«Nel corso della seconda ispezione, nell’agosto 2013, trovammo alcune pratiche di fido in cui c’era scritto che attraverso quell’importo erano previsti acquisti di azioni, oppure che il finanziamento era concesso perché il cliente evitasse di perdere le azioni che già aveva. Pensammo che i vertici della banca avessero perso il lume della ragione perché un’azione finanziata deve essere dedotta dal patrimonio, poiché si tratterebbe di un caso chiaro di annacquamento del capitale. I soldi prestati venivano comunque dati non solo e non tanto per finanziare operazioni di acquisto delle azioni, tenute artificialmente su una quota elevata, ma erogati soprattutto affinché la gente non le vendesse».

Sono alcune delle parole pronunciate ieri, in sede di testimonianza di fronte al Tribunale di Treviso, nel corso del processo contro l’amministratore delegato di Veneto Banca, Vincenzo Consoli, accusato di aggiotaggio, ostacolo alla vigilanza e falso in prospetto, dall’ispettore della Banca d’Italia Biagio De Varchi, che guidò le due ispezioni nella sede della banca nel 2013.

Nella deposizione, durata più di due ore, De Varchi ha riferito che la verifica di tale fenomeno avvenne quasi incidentalmente e che riguardò un numero ridotto di casi, 16 in tutto, rilevati a campione e relativi ad alcuni grandi imprenditori.

«Ma la mancanza di consapevolezza dell’illiceità dei comportamenti – ha aggiunto De Varchi – ci faceva pensare ad un fenomeno assai più diffuso».

L’ispettore ha anche parlato dell’esistenza di istruttorie per la concessione di fidi in cui «mancavano analisi approfondite sulla capacità del debitore di restituire gli importi e si indicava solo la dicitura ‘nominativo noto presso la direzione’».

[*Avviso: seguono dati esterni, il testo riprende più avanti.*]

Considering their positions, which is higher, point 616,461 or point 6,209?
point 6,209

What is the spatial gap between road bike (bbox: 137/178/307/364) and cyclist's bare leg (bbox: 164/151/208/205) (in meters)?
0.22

De Varchi ha inoltre aggiunto che «Consoli prendeva all’incirca 3,6 milioni all’anno, tra la parte fissa e quella variabile, che però veniva saldata subito. Un importo stratosferico, basti pensare che prendeva 50  mila euro in meno dell’ad di Banca Intesa, che però, contrariamente a Veneto Banca, produceva risultati in termini di utili d’esercizio».